During a research stay in the highlands of Colombia conducted as part of her doctorate, Charlotte Hopfe, PhD student under the supervision of Prof. Dr. Thomas Scheibel at the Biomaterials research group at the University of Bayreuth, has discovered and zoologically described a new species of spider. The previously unknown arachnids are native to the central cordillera, not far from the Pacific coast, at an altitude of over 3,500 meters above sea-level. In the magazine PLOS ONE, the scientist from Bayreuth presents the spider she has called Ocrepeira klamt.
“I chose the zoological name Ocrepeira klamt in honour of Ulrike Klamt, my German teacher at high school. The enthusiasm with which she pursues her profession and the interest she shows in her students and in literature are an inspiration to me,” says Charlotte Hopfe.
The cordillera in Colombia is famous for its unusually large variety of species. The habitats of these species are distributed at altitudes with very different climatic conditions, vegetation, and ecosystems. The Bayreuth researcher has collected and zoologically determined specimens of more than 100 species of spider in these habitats. In doing so, she was mainly in a region that has only been accessible to researchers since the end of civil war in Colombia in 2016. She discovered the new spider, which differs from related species in the striking structure of its reproductive organs, at altitudes of over 3,500 meters above sea-level. In the identification of this and many other spider specimens, Hopfe received valuable support from researchers at Universidad del Valle in Cali, Colombia, with which the University of Bayreuth has a research cooperation. Colombia has been identified as a priority country in the internationalization strategy of the University of Bayreuth, which is why it maintains close connections with several Colombian universities.
The study of spiders from regions of such various huge climatic and ecological variety may also offer a chance to find answers to two as yet unexplored questions. It is not yet known whether temperatures, precipitation, or other climatic factors influence the evolution of spiders, or the properties of their silk. For example, is the proportion of species with extremely elastic silk in the lowland rainforest higher than in the semi-desert? And it is also still unclear whether the properties of the silk produced by a species of spider are modified by climatic factors. Would a spider living in the high mountains, such as Ocrepeira klamt, produce the same silk if it were native to a much lower region of the cordillera? The answer to these questions could provide important clues as to the conditions under which unusual spider silks develop.

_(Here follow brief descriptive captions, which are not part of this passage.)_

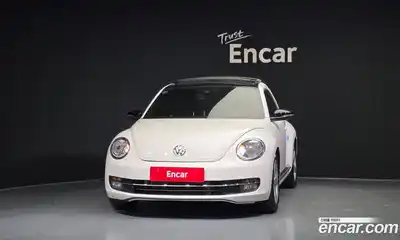 Volkswagen Beatle 2013 2.0 автомат (гидро), миниатюра 3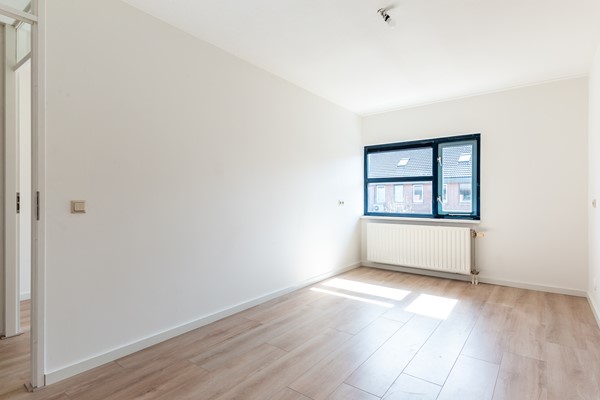 Medium property photo - Adriaan Van Ostadestraat 42, 1318 LM Almere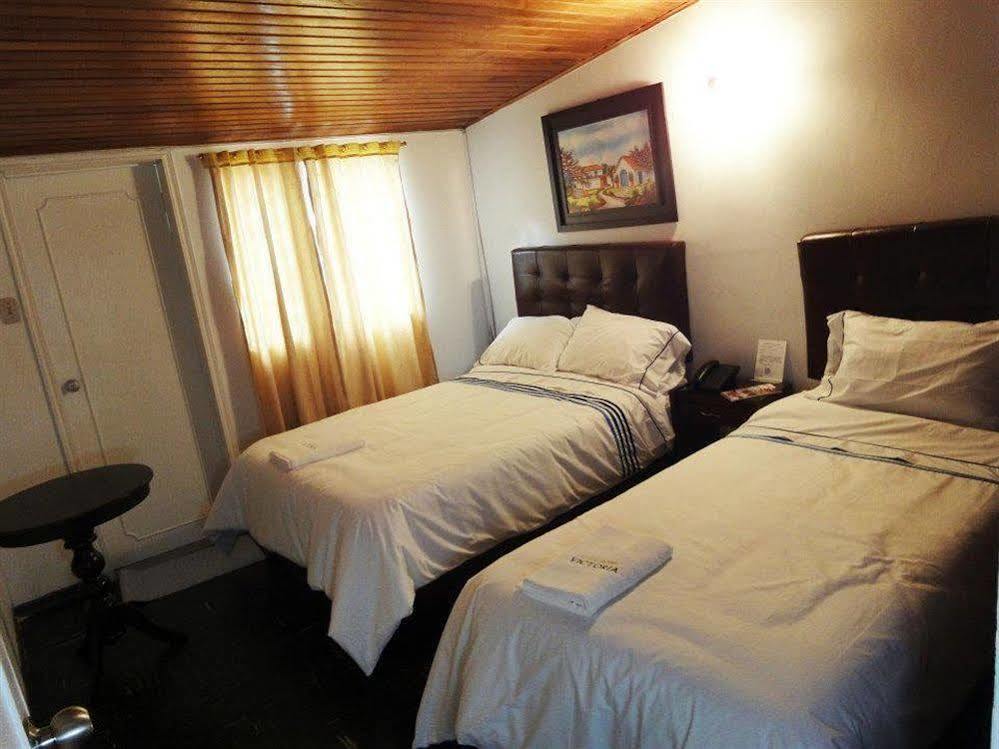 Hostel Av Suba 116 Bogota Bagian luar foto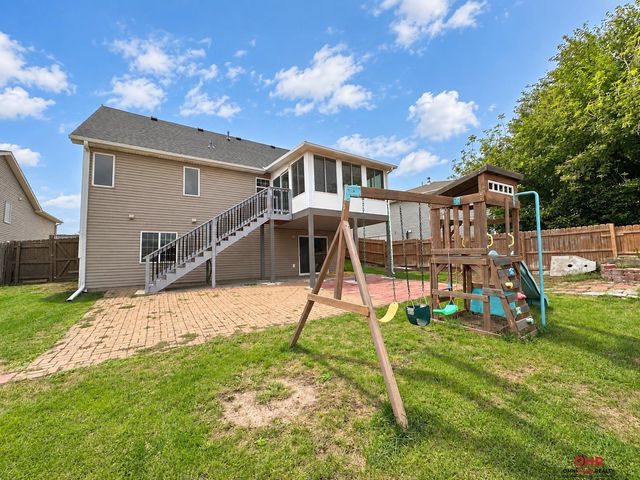 5242 N 9Th Circle, Lincoln, NE 68521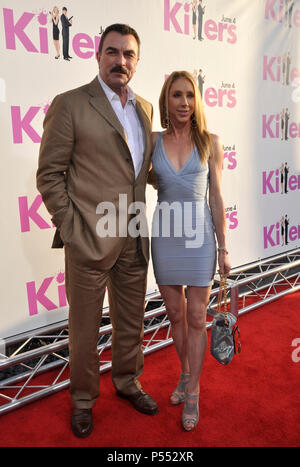 Tom Selleck & his wife  - 'The Killers' Premiere at the Arclight Theatre in Los Angeles.Tom Selleck & his wife  56  Event in Hollywood Life - California, Red Carpet Event, USA, Film Industry, Celebrities, Photography, Bestof, Arts Culture and Entertainment, Celebrities fashion, Best of, Hollywood Life, Event in Hollywood Life - California, Red Carpet and backstage, Music celebrities, Topix, Couple, family ( husband and wife ) and kids- Children, brothers and sisters inquiry tsuni@Gamma-USA.com, Credit Tsuni / USA, 2010 Stock Photo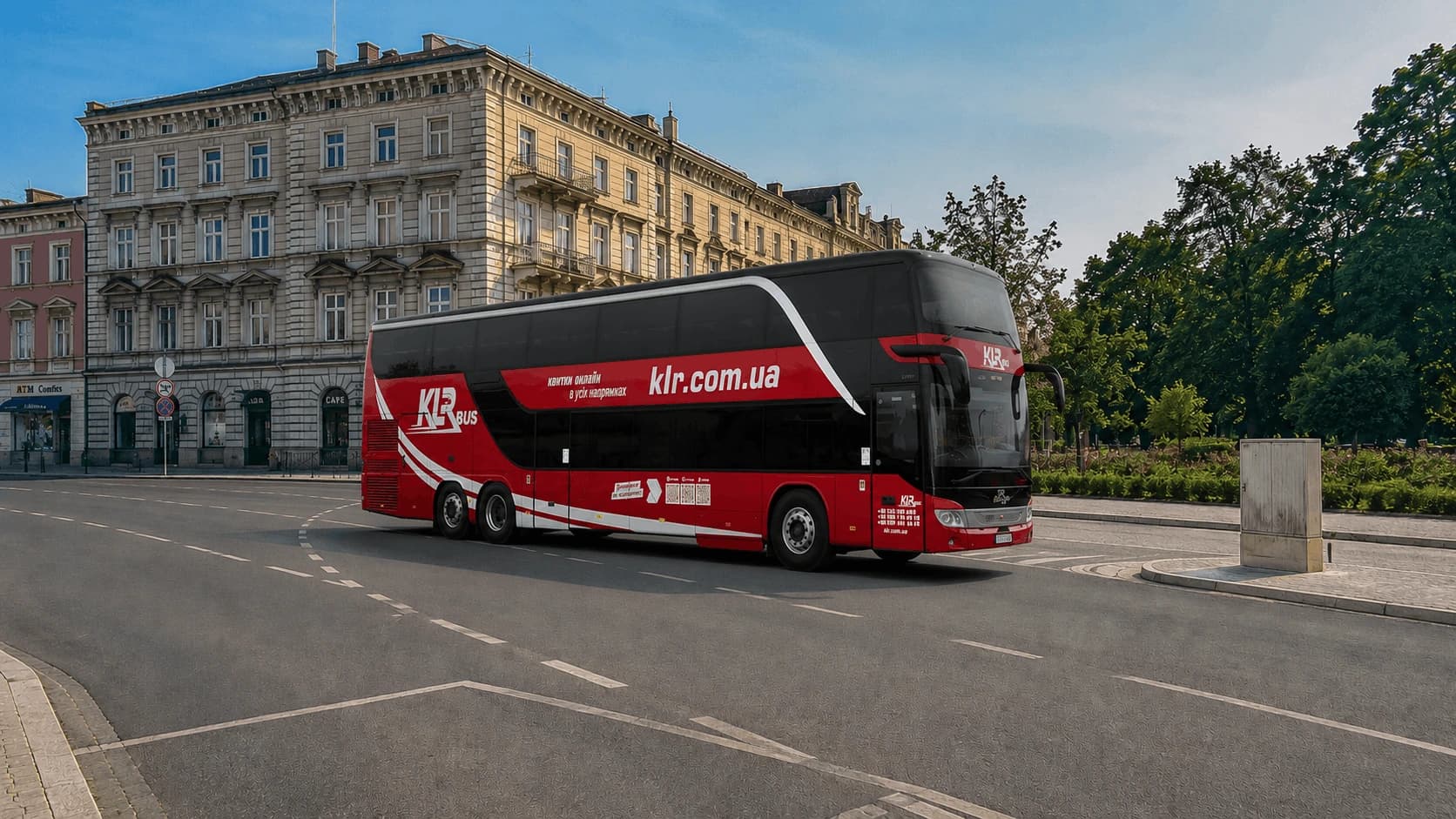 Autobus KLR na ulicy polskiego miasta
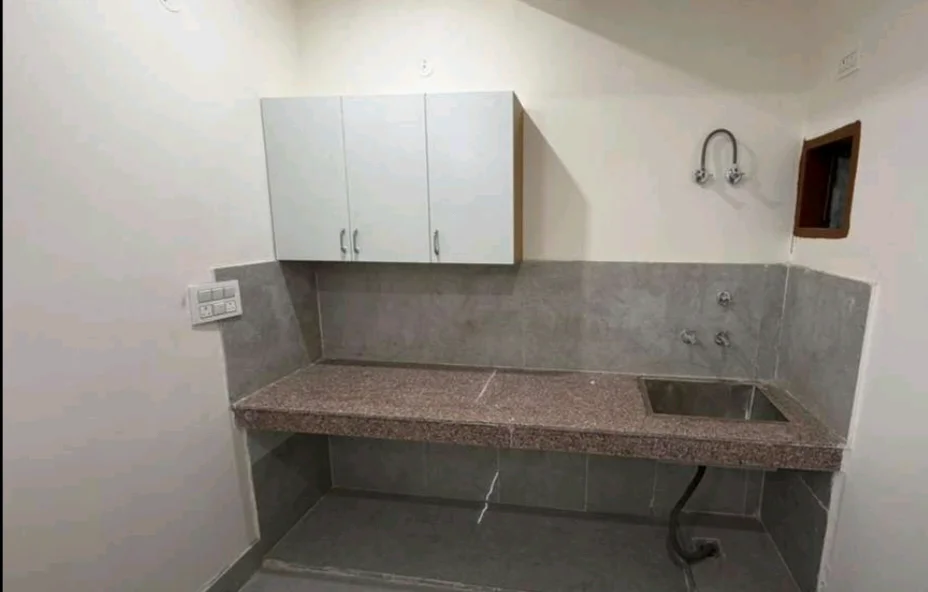 1RK Semi/Fully Furnished Apartment in Sector 69, Gurugram - thumbnail 4
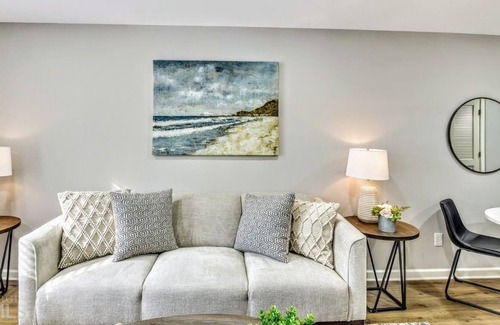 Austell Apartment | 2 Bedroom Duplex triplex L-554127 by Houzlet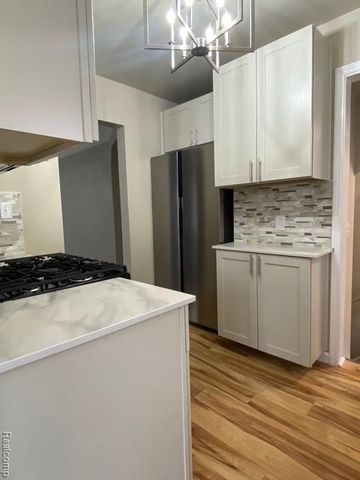 8998 Quandt Avenue, Allen Park, MI 48101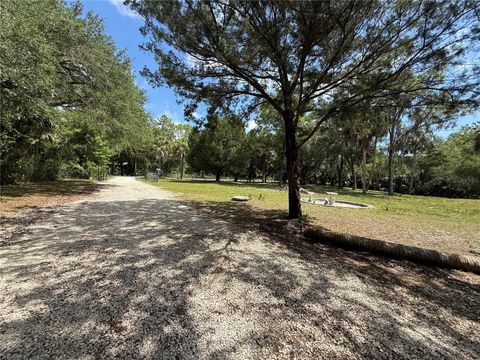 Tiny photo for 186 Gladys Avenue, Inglis, FL 34449 (MLS # G5112130)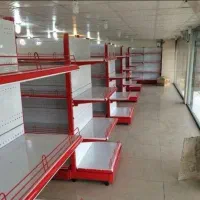 قفسه وسط فروشگاهی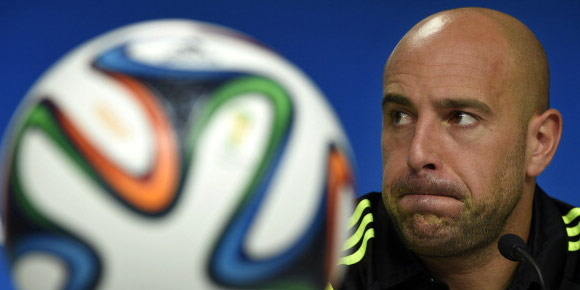 Pepe Reina Akan Pensiun di Kota Asal Pepe Reina Akan Pensiun di Kota Asal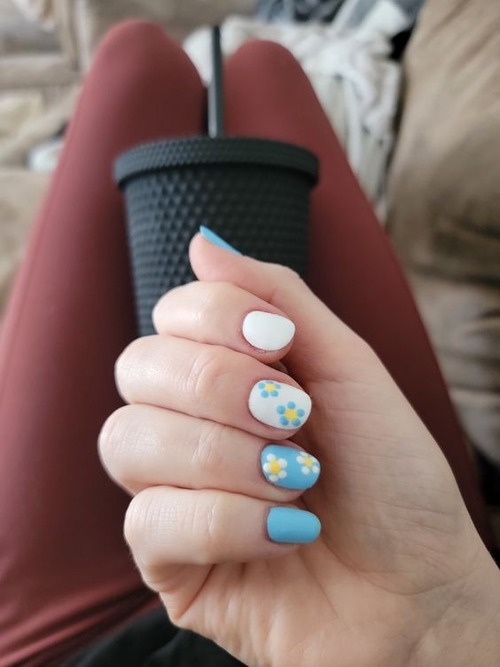 blue daisy nails - blue flower nails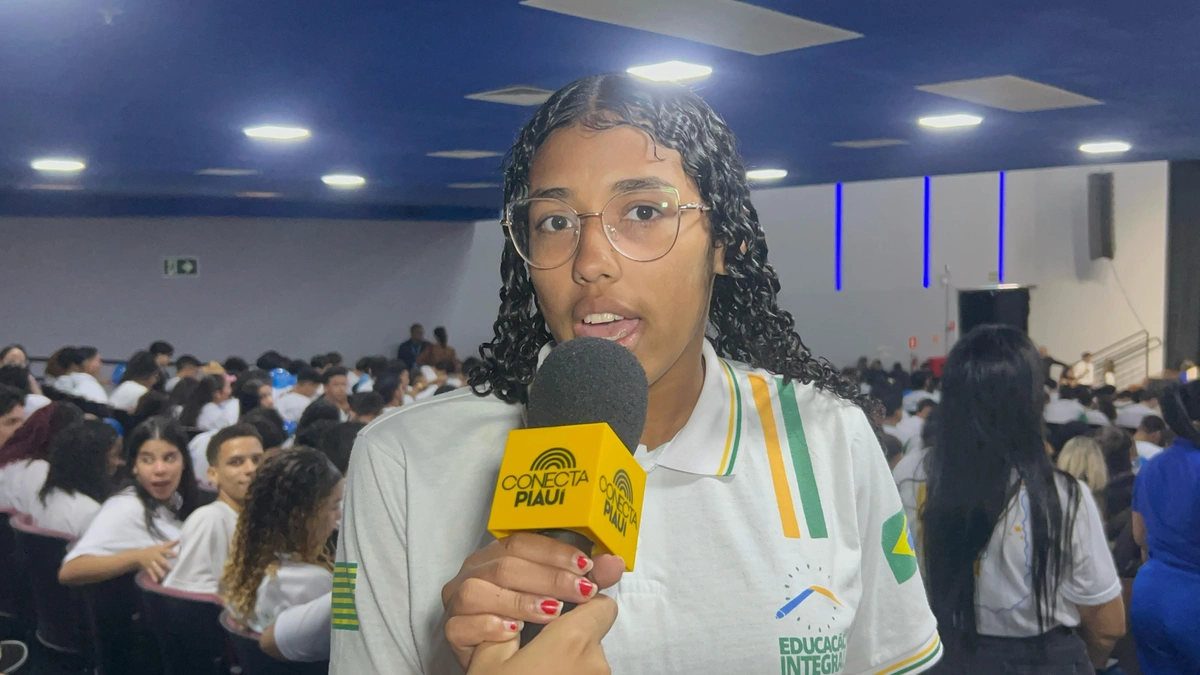 Emily Fabiane, estudante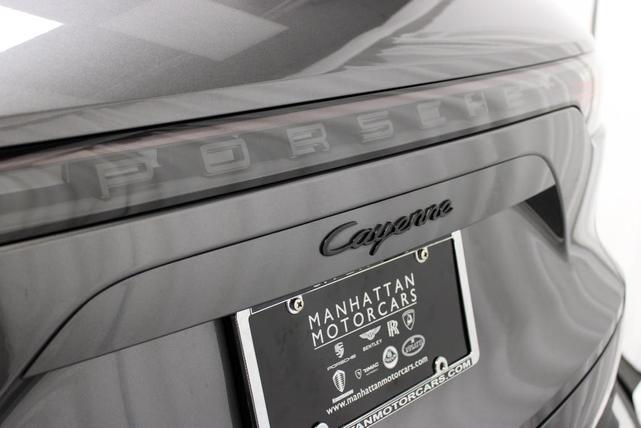 Photo of 2023 Quartzite Grey Metallic Porsche Cayenne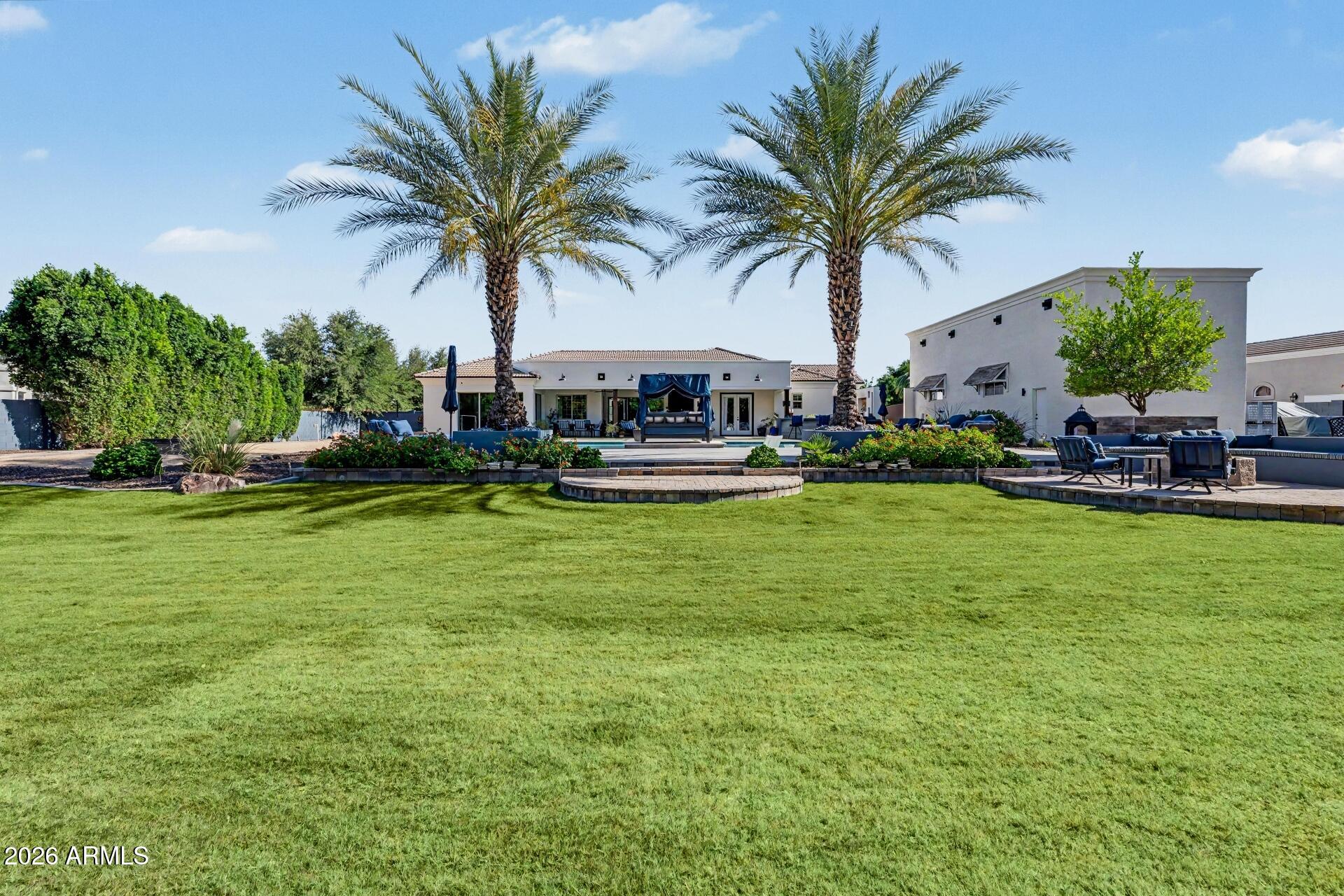 2776 E TAURUS Place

Along similar lines, it would also be interesting to explore whether there are spider silk proteins which, due to their properties, are even more suitable for certain applications in biomedicine and biotechnology than silk proteins currently known. “The greater the variety of spider silks whose structures and properties we know, the greater the potential to optimize existing biomaterials and to develop new types of biomaterials on the basis of silk proteins,” Hopfe explains.
Charlotte Hopfe’s research was funded by the German Academic Exchange Service and the German Academic Scholarship Foundation.